**What you should do**
With the pictures omitted, please transcribe exactly the lines beginning at the one that contains "archiwum zostało zatopione" and ending with the last line of the records below.

### Data ###

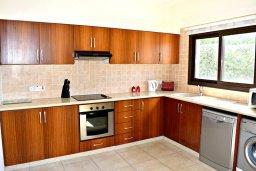 Кухня. Кипр, Лачи : Прекрасная вилла с панорамным видом на море, с 3-мя спальнями, с бассейном, приватным двориком с патио и барбекю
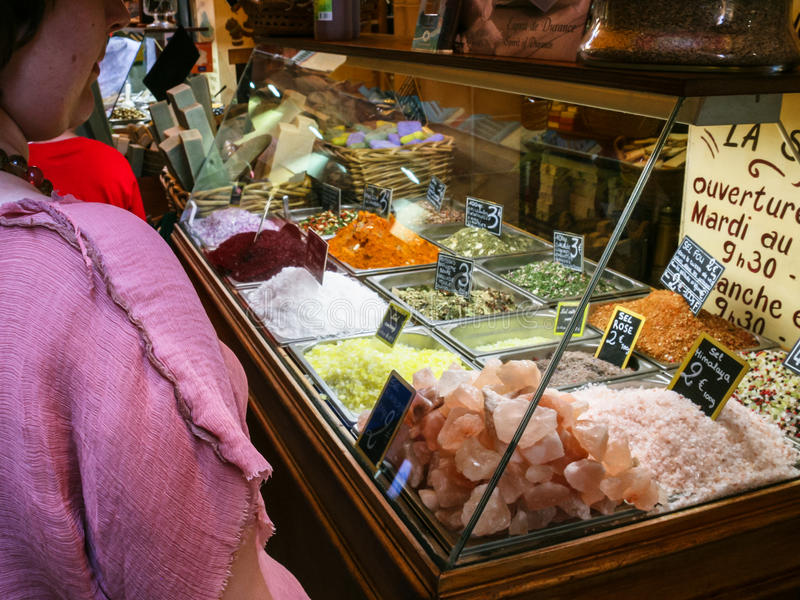 Spezie dell'affare della gente nel mercato all'aperto in Nizza fotografie stock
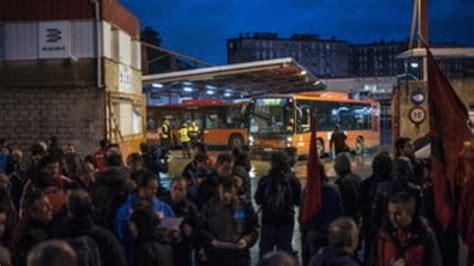 incidente vasco la huelga general en el pa 237 s vasco arranca con incidentes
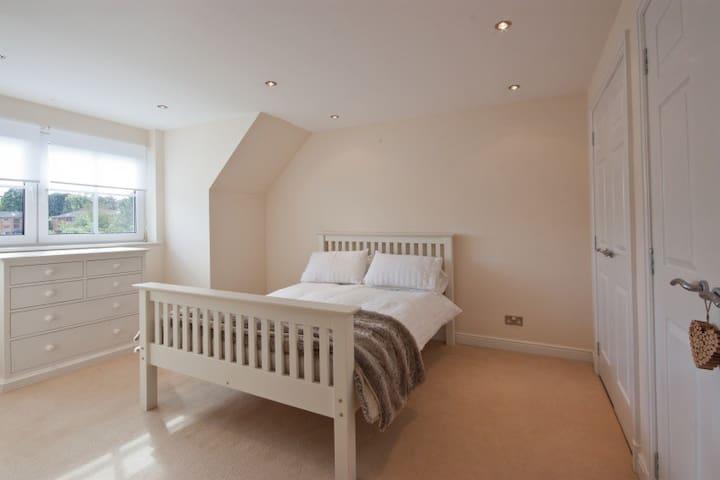Double bedroom on own floor in house with en-suite - Edinburgh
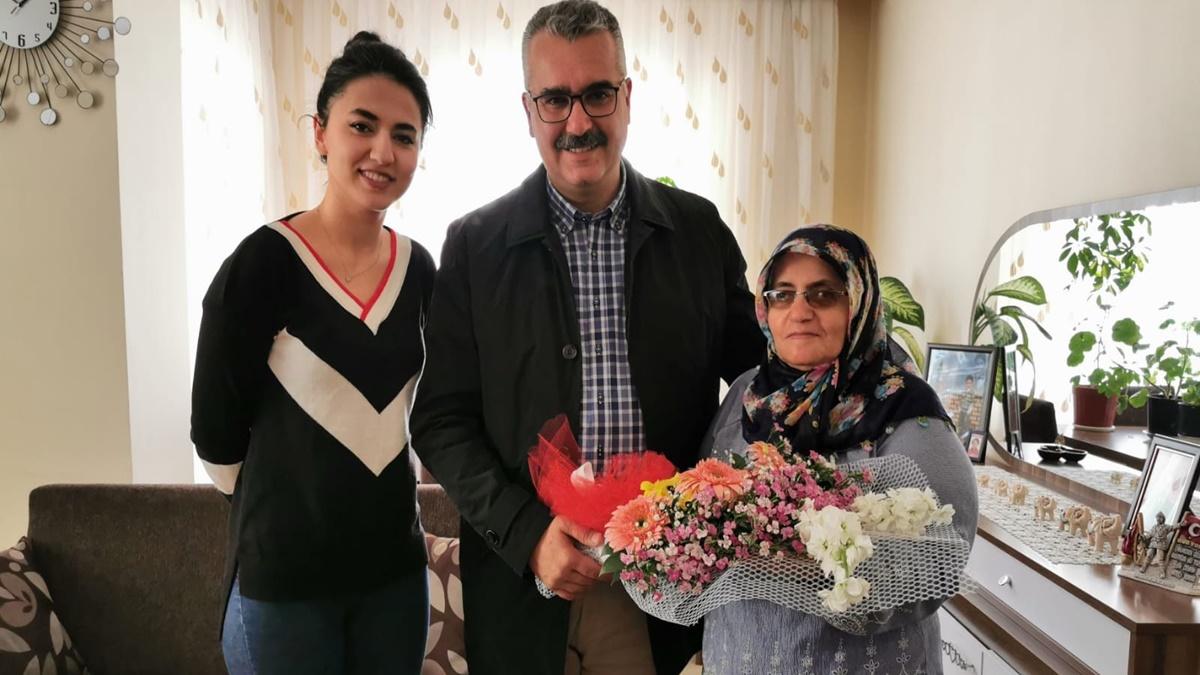 AK Parti'den Şehit Annelerine Ziyaret
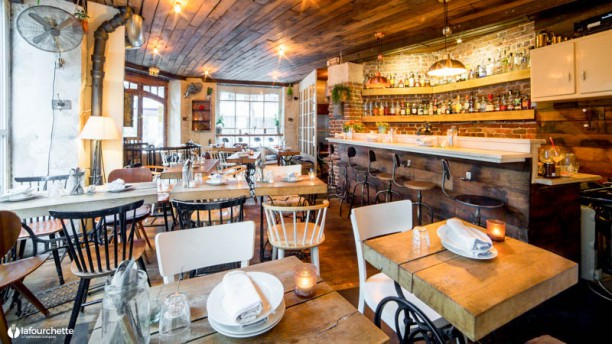 restaurant uptown paris 75018 montmartre menu avis prix et r servation. Black Bedroom Furniture Sets. Home Design Ideas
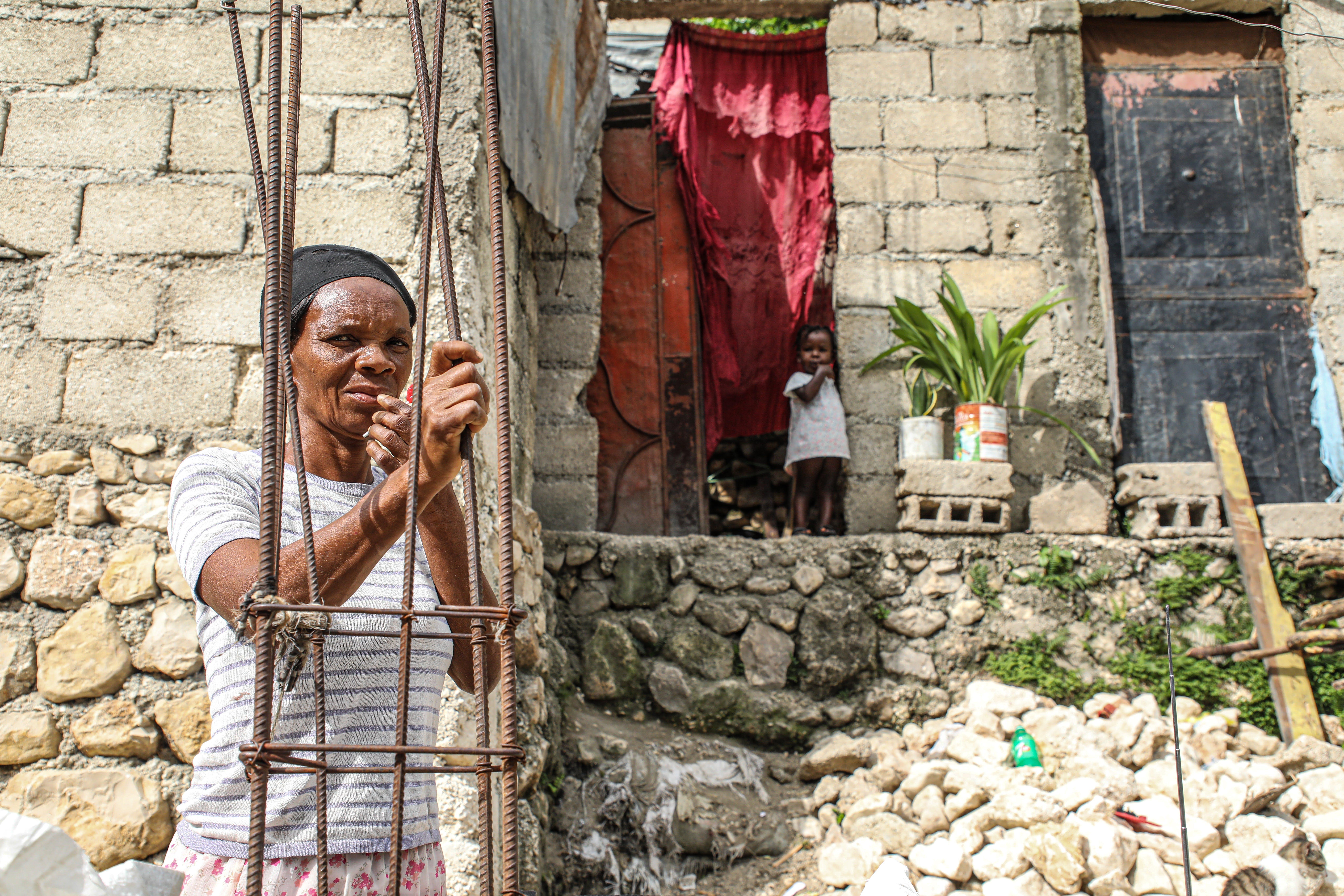 Haiti, Port-au-Pince: questa nonna con la nipotina sono tra gli sfollati delle violenze scoppiate nella capitale nel maggio 2021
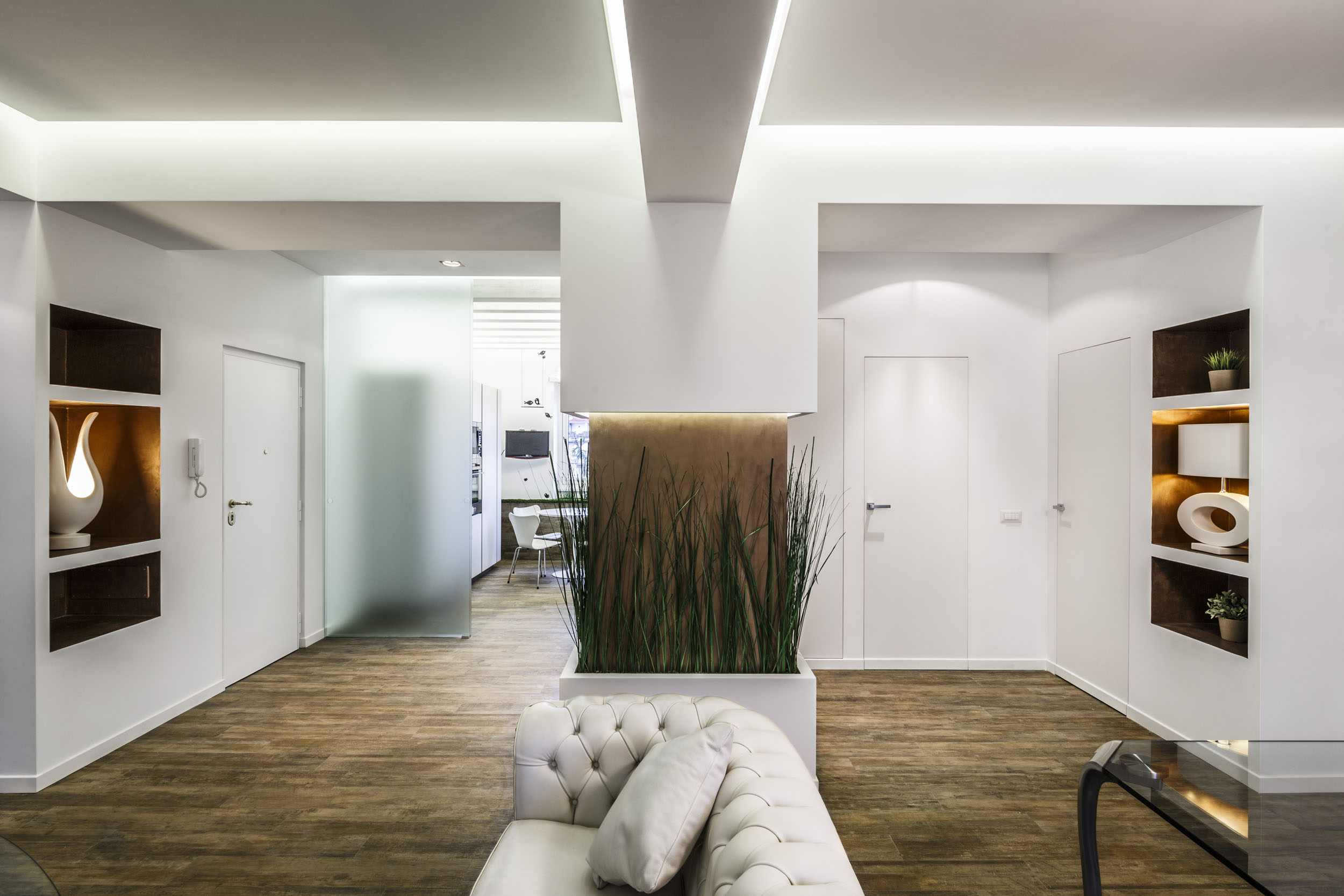 Beautiful apartment in italy by brain factory homedezen - Pilastro portante ...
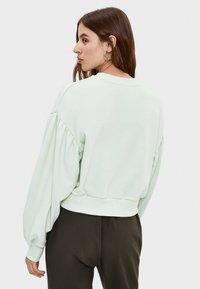Bershka - PULLOVER MIT BALLONÄRMELN 01610498 - Sweatshirt - green - 2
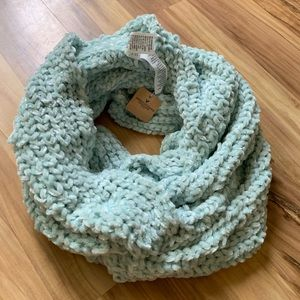 NWT American Eagle mint green infinity scarf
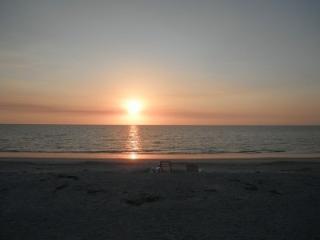 Sun,surf ,sand and relaxation, Belleair Beach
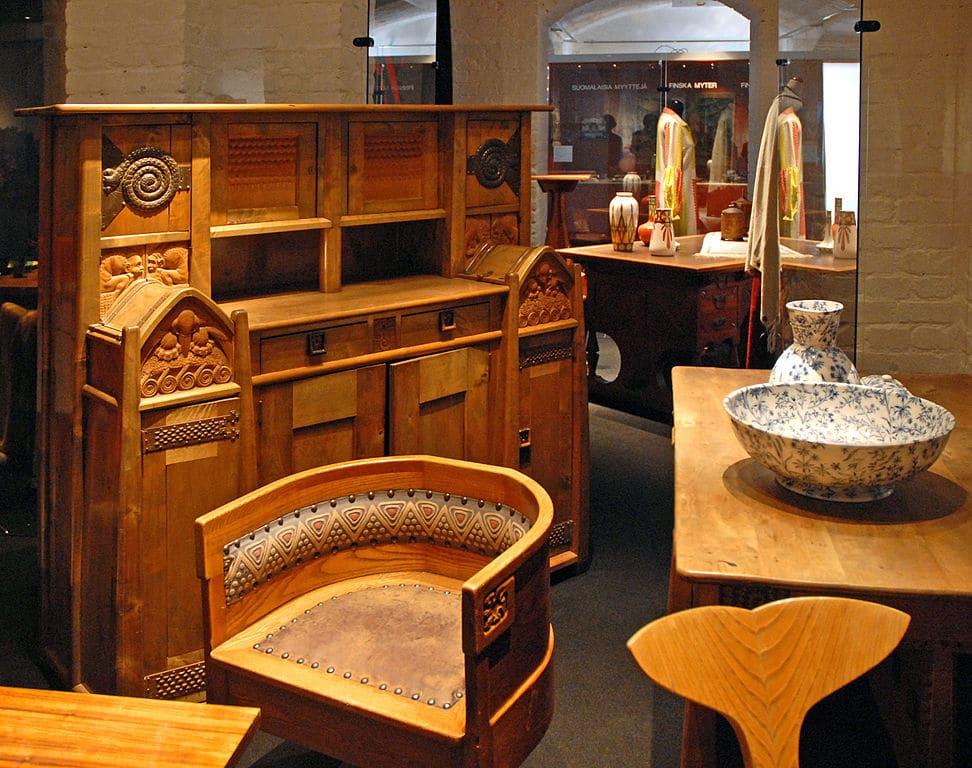 Meubles en bois de style Art nouveau du Musée du design à Helsinki - Photo de Dalbera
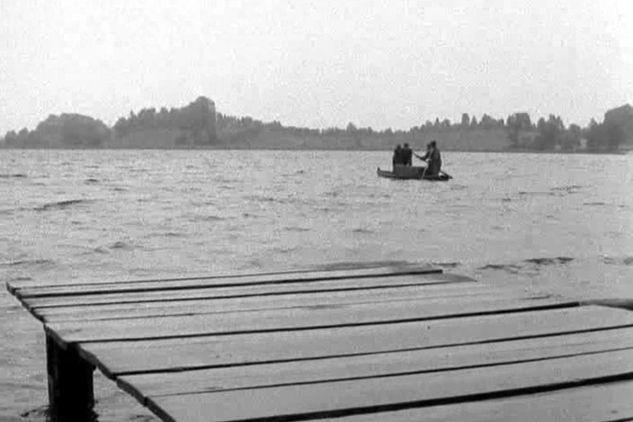 """Odc. 17 """"Spotkanie"""" archiwum zostało zatopione w Jeziorze Kortowskim w Olsztynie (fot. TVP)"""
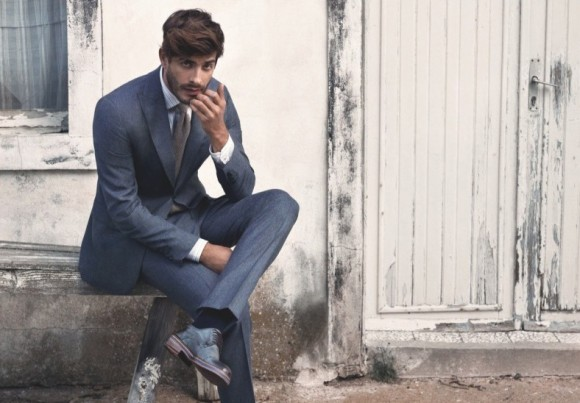 grey-blue-suit-to-match-shoes-knitted-tie-
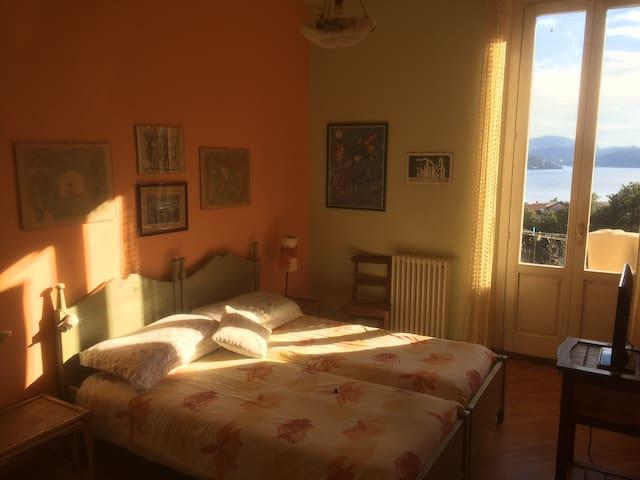 Casa Glicine, stanza sul Lago Maggiore - Pallanza - House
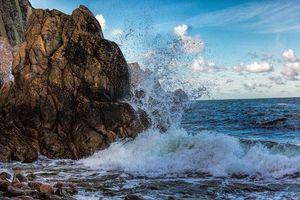 Бесплатные фото море,океан,волны,брызги,скалы,пейзаж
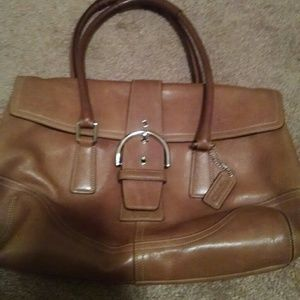 I just discovered this while shopping on Poshmark: % Authentic Coach purse. Check it out!  Size: OS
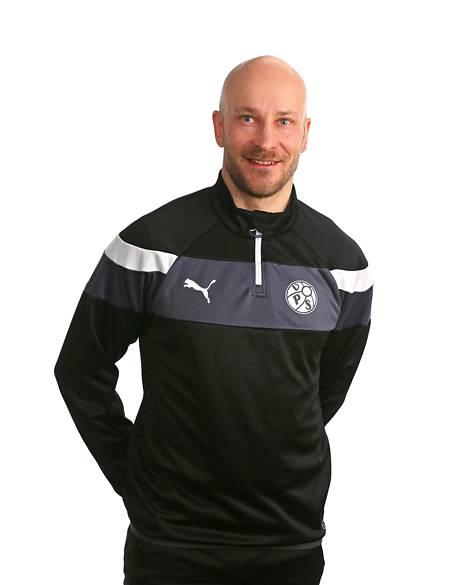 Jani Sarajärvi on toiminut apuvalmentajana VPS:ssä ja HJK:ssa.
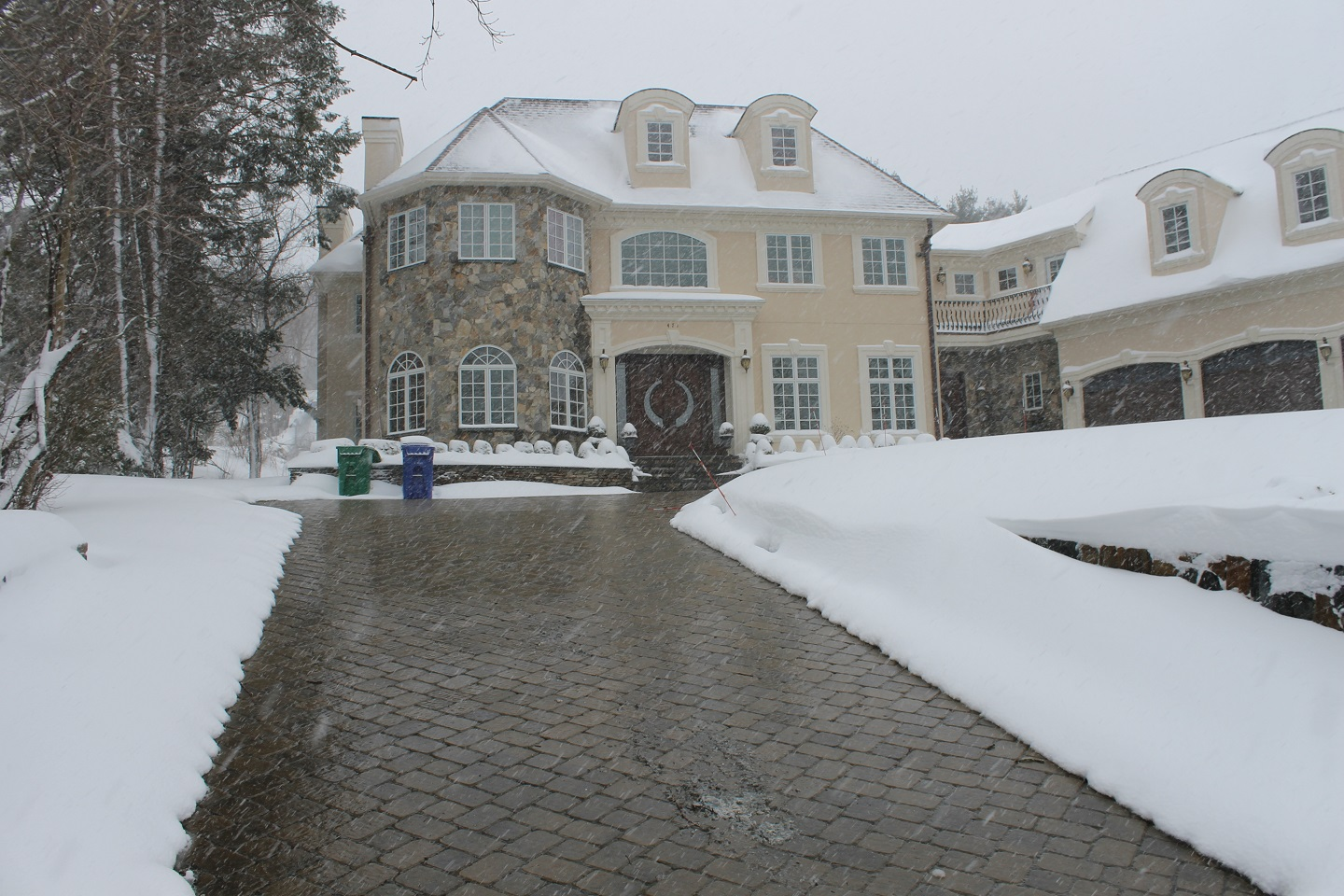 Snowmelt systems with top quality permeable pavers in Cambridge, MA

###

**Exercise solution**
 """Odc. 17 """"Spotkanie"""" archiwum zostało zatopione w Jeziorze Kortowskim w Olsztynie (fot. TVP)"""
 grey-blue-suit-to-match-shoes-knitted-tie-
 Casa Glicine, stanza sul Lago Maggiore - Pallanza - House
 Бесплатные фото море,океан,волны,брызги,скалы,пейзаж
 I just discovered this while shopping on Poshmark: % Authentic Coach purse. Check it out!  Size: OS
 Jani Sarajärvi on toiminut apuvalmentajana VPS:ssä ja HJK:ssa.
 Snowmelt systems with top quality permeable pavers in Cambridge, MA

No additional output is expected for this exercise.